Good evening to all my brothers and sisters of the protest, the heroes and heroines of the revolution. I am Shira Ohayon, a single mother, born in Dimona. Living in a rented apartment in Ashdod, active in the struggle of the workers and the musicians of the New Andalusian Orchestra to save it from being closed down, a teacher and educator in Israel.

Today I came to tell you, on behalf of all my sisters in the slums, towns and villages throughout the country, that I`m sick and tired! We`re tired of the state hitting at us again and again: because we are women, because we`re single parent mothers, because we`re Oriental, because we live in neighborhoods and towns, because we`re teachers, because we`re artists, because we speak our mother tongue – Arabic! – and this time because we get up and protest against the brutal capitalist system which has made us poor, unemployed, homeless, which trampled upon our dignity. We are neither spoiled nor parasitic! All we ask is to live in dignity and have a future for our children.

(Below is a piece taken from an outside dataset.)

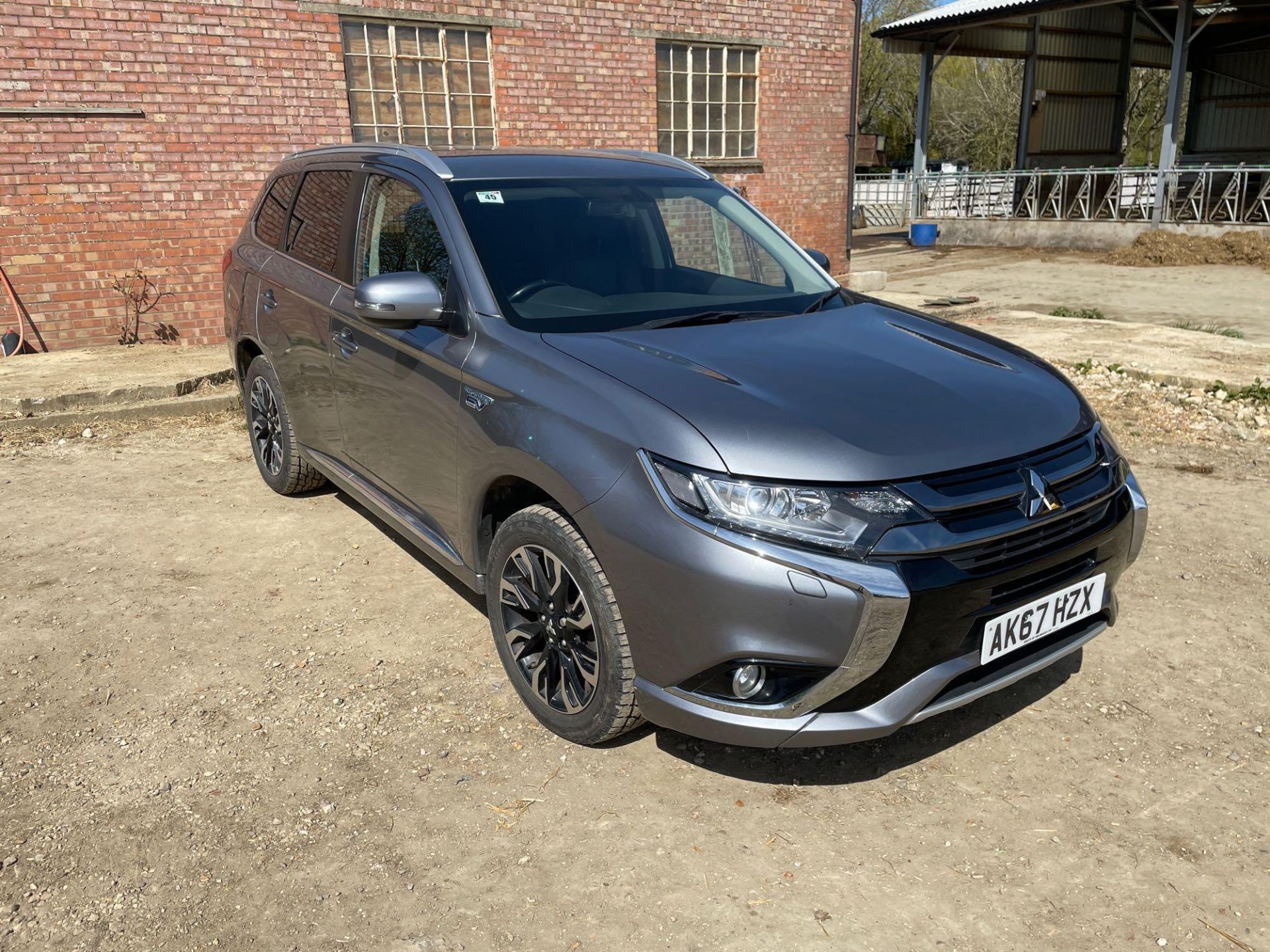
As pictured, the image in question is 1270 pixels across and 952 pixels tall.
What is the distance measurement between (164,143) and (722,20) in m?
6.32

We have no security in the State of Israel. Security begins at home - with housing, with fair employment, with health, education and welfare, as well as with culture. Culture is not a luxury. Artists are starving in the State of Israel. For years we were separated by walls and fences made of concrete as well as of hatred and racism, and we were set at each other`s throats to fight for the crumbs of the crumbs left to us by the tycoons, after they took over all the country`s resources.

All my life I have been swimming against the tide. Along with my brothers and sisters of the `Ahoti` (`My Sister`) movement I have been struggling for the women of Israel, for quality education to residents of slum neighborhoods and towns, for good quality teachers, for the rights of mothers, for the rights of creative artists, and for distributive justice in housing, land and cultural resources.

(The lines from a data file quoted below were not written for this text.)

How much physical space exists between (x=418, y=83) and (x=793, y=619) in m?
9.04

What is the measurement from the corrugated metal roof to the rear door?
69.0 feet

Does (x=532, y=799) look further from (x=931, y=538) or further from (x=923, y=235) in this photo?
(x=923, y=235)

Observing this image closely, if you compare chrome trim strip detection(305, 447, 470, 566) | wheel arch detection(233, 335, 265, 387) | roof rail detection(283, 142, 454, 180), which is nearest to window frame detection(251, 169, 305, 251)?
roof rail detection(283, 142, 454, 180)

The State of Israel gives us no security, none at all. Security begins at home, housing, fair employment, health, education and welfare, as well as culture.

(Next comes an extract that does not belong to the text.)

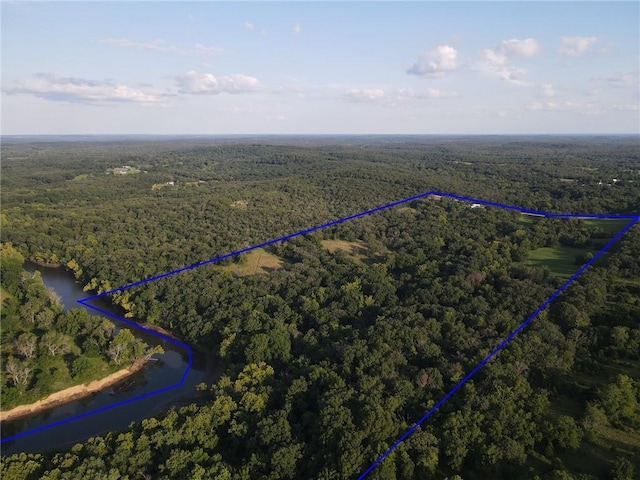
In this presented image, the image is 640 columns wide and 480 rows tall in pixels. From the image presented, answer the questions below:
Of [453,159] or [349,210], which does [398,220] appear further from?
[453,159]

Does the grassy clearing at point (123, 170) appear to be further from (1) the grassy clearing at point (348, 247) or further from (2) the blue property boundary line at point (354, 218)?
(1) the grassy clearing at point (348, 247)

I paid and I`m still paying a painful personal price. For the first time in my life, I find myself swimming with the tide. With God`s help, with this wonderful flood of solidarity and brotherhood and sisterhood which is sweeping the whole country - from Eilat, though Dimona, Baka and Nazareth to Kiryat Shmona, demanding a real correction of wrongs and abuses. We owe great thanks to the revolutionary initiators Daphne Leaf, Stav Shafir and their fellows, who brought out the masses of citizens to the tents and city squares and gave us, the majority in this country, an opportunity to cry out our pain, to talk about hurts and concerns and struggle together for hope, for effecting a change!

Even residents of the poor South Tel Aviv neighborhoods, Shapira and Neve Shaanan, and Kfar Shalem and Hatikva and Jaffa to protest and cry out shout about the neglect of years; today, so do residents of North Tel Aviv. `If there is no equality, there is no peace and if there is no peace there is no equality` – so said the `Black Panthers`, who initiated the culture of protest and of the call for social justice in Israel.

Today we are all here: men and women, Jews and Arabs, Ashkenazim and Sephardim, new immigrants and veteran Israelis, religious and secularists, residents of the South, Centre and North, migrant slaves and refugees – all of us united together, determined to restore the sovereignty of this country to us, its citizens. Social justice and distributive justice - we will compromise for nothing less. We have reached the point of no return. From revolution there is no turning back, until we change the system and reach full equality, regardless of gender, religion, color, origin, nationality or sexual orientation. We are all human beings and equal citizens, not slaves nor subjects!

Mr. Prime Minister, we have had enough of the extreme capitalist policy which you have instituted: you have reduced the taxation on the barons of capital, whose greed is insatiable - and you have cut down education, welfare, health!

We are here to tell you tonight with a clear and loud voice:

No more! The people want another way! The people want an opposite direction! The people want justice!

Your government disengaged from the people. But make no mistake: the people will not go away!

And this call will not go away: Yes. People want social justice!